Deux rives, deux solitudes ?

En entrevue, Jon Bartlett souligne les succès récoltés grâce à ce genre d’initiative. Des formations musicales de la région ont réussi à se faire remarquer et à sortir du périmètre ottavien. À titre d’exemple, Scattered Clouds s’est vue partir en tournée aux États-Unis l’année dernière. New Swears, quatuor excentrique qui donne dans le garage-punk d’Ottawa s’est fait repêché sous la bannière Dine Alone Record.

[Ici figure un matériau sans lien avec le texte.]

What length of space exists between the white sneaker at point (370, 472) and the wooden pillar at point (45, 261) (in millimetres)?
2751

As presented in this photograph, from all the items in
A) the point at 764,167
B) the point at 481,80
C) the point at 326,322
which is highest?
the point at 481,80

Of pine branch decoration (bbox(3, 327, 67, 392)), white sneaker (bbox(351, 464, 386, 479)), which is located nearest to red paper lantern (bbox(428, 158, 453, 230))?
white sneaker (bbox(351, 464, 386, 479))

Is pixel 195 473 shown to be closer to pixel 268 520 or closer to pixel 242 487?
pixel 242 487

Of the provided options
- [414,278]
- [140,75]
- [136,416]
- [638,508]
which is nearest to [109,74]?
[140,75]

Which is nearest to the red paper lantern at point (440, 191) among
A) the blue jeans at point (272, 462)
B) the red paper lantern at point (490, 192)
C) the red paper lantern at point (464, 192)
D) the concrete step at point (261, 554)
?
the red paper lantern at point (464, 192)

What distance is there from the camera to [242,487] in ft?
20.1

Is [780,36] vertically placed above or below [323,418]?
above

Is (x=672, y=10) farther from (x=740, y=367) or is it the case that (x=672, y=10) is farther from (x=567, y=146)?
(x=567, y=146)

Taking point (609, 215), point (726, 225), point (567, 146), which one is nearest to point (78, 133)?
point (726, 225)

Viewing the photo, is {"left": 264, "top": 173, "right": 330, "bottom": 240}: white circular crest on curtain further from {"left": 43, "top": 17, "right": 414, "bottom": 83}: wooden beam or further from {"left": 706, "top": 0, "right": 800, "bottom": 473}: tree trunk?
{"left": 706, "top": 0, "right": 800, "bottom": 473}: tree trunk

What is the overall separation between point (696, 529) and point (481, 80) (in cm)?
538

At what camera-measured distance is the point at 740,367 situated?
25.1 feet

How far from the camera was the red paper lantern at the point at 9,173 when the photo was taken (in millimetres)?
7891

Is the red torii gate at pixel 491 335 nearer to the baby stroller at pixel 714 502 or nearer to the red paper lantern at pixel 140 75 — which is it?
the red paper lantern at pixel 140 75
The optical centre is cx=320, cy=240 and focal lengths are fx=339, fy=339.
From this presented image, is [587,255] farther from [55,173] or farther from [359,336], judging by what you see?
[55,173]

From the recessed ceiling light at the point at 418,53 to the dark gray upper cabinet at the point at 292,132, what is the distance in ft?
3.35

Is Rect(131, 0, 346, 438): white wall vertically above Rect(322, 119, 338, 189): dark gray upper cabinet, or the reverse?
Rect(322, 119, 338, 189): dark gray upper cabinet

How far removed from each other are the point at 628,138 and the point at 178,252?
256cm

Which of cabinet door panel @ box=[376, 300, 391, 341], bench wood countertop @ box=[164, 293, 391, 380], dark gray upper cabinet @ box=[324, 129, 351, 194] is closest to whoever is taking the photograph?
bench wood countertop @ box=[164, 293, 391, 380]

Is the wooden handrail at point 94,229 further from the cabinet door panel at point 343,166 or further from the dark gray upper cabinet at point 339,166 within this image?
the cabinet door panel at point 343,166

Sans contredit, les efforts investis pour mettre en valeur les artistes d’ici portent fruit et ce, grâce à des gens passionnés et convaincus. Un seul bémol subsiste, la représentation des artistes francophones dans les festivals est limitée. Parmi les 60 artistes faisant partie de la programmation du festival MEGAPHONO cette année, seuls les artistes Safia Nolin et le duo Geneviève Rb et Alain Barbeau offriront des prestations en français.

Actif à titre de directeur de MEGAPHONO, une organisation vouée à propulser la musique de la région d’Ottawa à travers le monde, Jon Bartlett est également directeur exécutif du Conseil canadien des associations de l’industrie de la musique (CCMIA). Il siège aussi sur le conseil d’administration de la Coalition de l’industrie musicale d’Ottawa (OMIC). Il s’agit d’un acteur d’influence majeur et il reconnaît l’écart, le manque à gagner pour favoriser l’intégration de musique francophone dans le décor des festivals ottaviens. Ayant développé des liens avec l’Association des professionnels de la chanson et de la musisque (APCM), il admet qu’il est difficile dans le cadre de ce festival de recruter des artistes francophones juste après l’avènement de Contact Ontarois, un festival qui se déroule en janvier et qui agit aussi à titre de vitrine pour les formations francophones.

À cela s’ajoute le défi du recrutement :

« C’est difficile de trouver plus de 40 artistes émergents. Il y a plus d’artistes anglophones qui soumettent leur candidature. Beaucoup des artistes qui participent sont francophones mais ne chantent pas en français. »

À cela, s’ajoute aussi le défi des deux solitudes. Il semble difficile pour l’un de comprendre et s’intéresser à la culture de l’Autre :

« L’année dernière on avait des gens de l’industrie pour CityFolk et on a marché de l’autre côté de la rivière. Pour eux, gens des États-Unis, c’est quelque chose de spécial. Ils avaient l’impression de visiter l’Europe. »

Et pourtant… Il y aurait bien des bouts d’histoire à raconter à nos visiteurs afin de leur faire comprendre toute la richesse et le caractère unique de cette culture francophone qui s’émancipe et évolue par elle-même de son côté de la rivière depuis des centaines d’années maintenant.

Sans contredit, la richesse d’un événement comme MEGAPHONO s’avère absolument nécessaire ; il s’agit d’un projet porteur à court et à long terme. Force est toutefois d’en soulever les bémols afin de viser encore plus haut et d’offrir un espace de réflexion pouvant aboutir à des échanges et, ultimement, à des collaborations riches. Longue vie au décloisonnement culturel.


MEGAPHONO se déroulera du 1er au 3 février 2017 dans plusieurs salles. Une série de concerts est offerte du côté du Vieux-Hull ce mercredi 1er février.